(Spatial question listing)

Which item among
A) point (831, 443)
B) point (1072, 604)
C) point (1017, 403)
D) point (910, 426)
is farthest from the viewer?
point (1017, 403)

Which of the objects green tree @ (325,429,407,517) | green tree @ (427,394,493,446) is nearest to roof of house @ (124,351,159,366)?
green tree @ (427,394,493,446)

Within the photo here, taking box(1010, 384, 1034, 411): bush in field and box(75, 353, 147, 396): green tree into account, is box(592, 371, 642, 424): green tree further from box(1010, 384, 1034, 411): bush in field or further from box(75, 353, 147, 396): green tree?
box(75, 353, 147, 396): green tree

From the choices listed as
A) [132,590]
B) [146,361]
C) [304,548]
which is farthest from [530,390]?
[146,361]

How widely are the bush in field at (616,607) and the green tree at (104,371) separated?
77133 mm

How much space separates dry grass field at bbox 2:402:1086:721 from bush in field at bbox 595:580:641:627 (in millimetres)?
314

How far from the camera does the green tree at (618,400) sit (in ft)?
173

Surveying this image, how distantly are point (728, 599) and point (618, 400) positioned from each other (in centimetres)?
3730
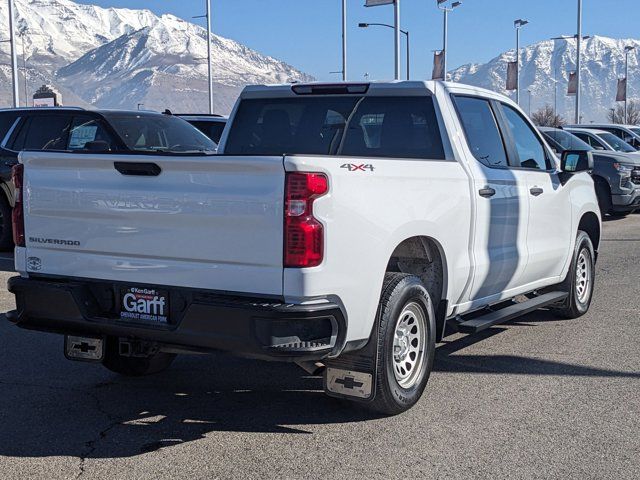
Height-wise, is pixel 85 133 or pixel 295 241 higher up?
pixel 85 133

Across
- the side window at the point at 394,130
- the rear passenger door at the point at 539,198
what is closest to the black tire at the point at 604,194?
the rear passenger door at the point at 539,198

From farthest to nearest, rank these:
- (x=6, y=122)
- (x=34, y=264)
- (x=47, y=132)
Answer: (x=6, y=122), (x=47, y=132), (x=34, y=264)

BRIEF. Copy out the lines of the listing starting at the line containing "Height-wise, is pixel" and ending at the end of the listing.

RESULT FOR THIS TASK.
Height-wise, is pixel 85 133 or pixel 295 241 higher up?
pixel 85 133

Across
- the side window at the point at 394,130
- the rear passenger door at the point at 539,198
what is closest to the black tire at the point at 604,194?
the rear passenger door at the point at 539,198

From farthest to nearest, rank these:
- (x=6, y=122)
- (x=34, y=264)
- (x=47, y=132)
Answer: (x=6, y=122), (x=47, y=132), (x=34, y=264)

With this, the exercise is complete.